Provided passage:
I thought it might be fun to try something different, and delve back into the world of satellite remote sensing (outside of Sentinel_bot, which isn’t a scientific tool). It’s been a while since I’ve tried anything like this, and my skills have definitely degraded somewhat, but I decided to fire up GrassGIS and give it a go with some publicly available data.

I set myself a simple task of trying to guess how ‘leafy’ streets are within an urban for urban environment from Landsat images. Part of the rationale was that whilst we could count trees using object detectors, this requires high resolution images. While I might do a blog on this at a later date, it was outside the scope of what I wanted to achieve here which is at a very coarse scale. I will be using a high resolution aerial image for ground truthing!

For the data, I found an urban area on USGS Earth Explorer with both high resolution orthoimagery and a reasonably cloud free image which were within 10 days of one another in acquisition. This turned out to be reasonably difficult to find, with the aerial imagery being the main limiting factor, but I found a suitable area in Cleveland, Ohio.

The aerial imagery is a 30 cm resolution having been acquired using a Williams ZI Digital Mapping Camera, and was orthorectified prior to download. For the satellite data, a Landsat 5 Thematic Mapper raster was acquired covering the area of interest, with a resolution of 30 m in the bands we are interested in.

This experiment sought to use the much researched NDVI, a simple index used for recovering an estimate of vegetation presence and health.

Initially, I loaded both datasets into QGIS to get an idea of the resolution differences


Aerial image overlain on Landsat 5 TM data (green channel)

So a decent start, looks like our data is valid in some capacity and should be an interesting mini-experiment to run! The ground truth data is resolute enough to let us know how the NDVI is doing, and will be used farther downstream.

Extracted records:
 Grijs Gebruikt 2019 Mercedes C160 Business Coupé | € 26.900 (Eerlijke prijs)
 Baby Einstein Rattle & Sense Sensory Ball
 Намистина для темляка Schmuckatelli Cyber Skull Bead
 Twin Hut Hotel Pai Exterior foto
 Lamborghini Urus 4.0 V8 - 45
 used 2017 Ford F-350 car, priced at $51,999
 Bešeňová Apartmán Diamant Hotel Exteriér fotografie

Complete the following:
1. Recast the paragraph of the NDVI post that begins "The aerial imagery is a 30 cm resolution" as a short list, keeping its main facts.
2. Carry on the NDVI post from its final sentence.
The material above stands apart from the NDVI post.

Task-by-task outputs:
1.
- Aerial imagery: 30 cm resolution, captured with a Williams ZI Digital Mapping Camera and orthorectified before download.
- Satellite data: a Landsat 5 Thematic Mapper raster covering the area of interest, at 30 m resolution in the relevant bands.

2.
Onto GrassGIS, which I’ve always known has great features for processing satellite imagery, though I’ve never used. It’s also largely built on python, which is my coding language of choice, so I feel very comfortable troubleshooting the many errors fired at me!

The bands were loaded, DN -> reflectance conversion done (automatically, using GrassGIS routines) and a subsequent NDVI raster derived.


Aerial image overlain on NDVI values. Lighter pixels denote a higher presence of vegetation

Cool! We’ve got our NDVI band, and can ground truth it against the aerial photo as planned.


Lighter values were seen around areas containing vegetation

Last on the list is grabbing a vector file with street data for the area of interest so we can limit the analysis to just pixels beside or on streets. I downloaded the data from here and did a quick clip to the area of interest.


Vector road network (in yellow) for our aerial image. Some new roads appear to have been built.

I then generated a buffer from the road network vector file, and generated a raster mask from this so only data within 20 m of a road would be included in analyses. The result is a first stab at our leafy streets index!


Visual inspection suggests it’s working reasonably well when compared with the reference aerial image, a few cropped examples are shown below.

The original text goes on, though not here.